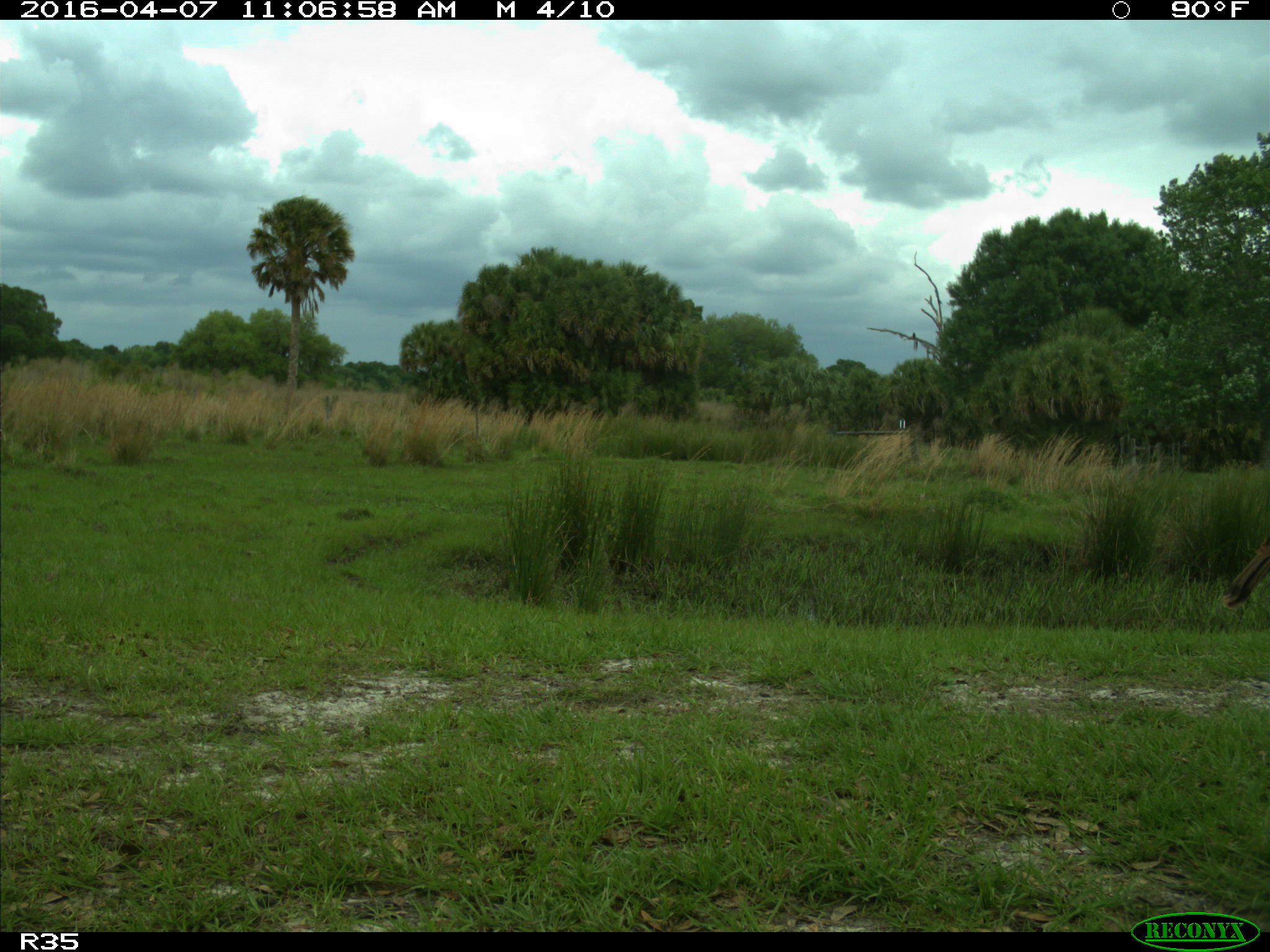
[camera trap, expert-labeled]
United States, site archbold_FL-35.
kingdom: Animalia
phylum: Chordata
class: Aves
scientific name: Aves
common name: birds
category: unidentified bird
----
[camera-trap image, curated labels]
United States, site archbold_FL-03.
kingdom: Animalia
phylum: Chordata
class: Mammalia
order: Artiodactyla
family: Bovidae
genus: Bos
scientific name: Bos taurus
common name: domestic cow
----
▶ _HOW TO COMPLETE THIS TASK_: State how many lines of the entries above include the string "site". The reply is that number alone.

▶ _OUTPUT BELOW_: 2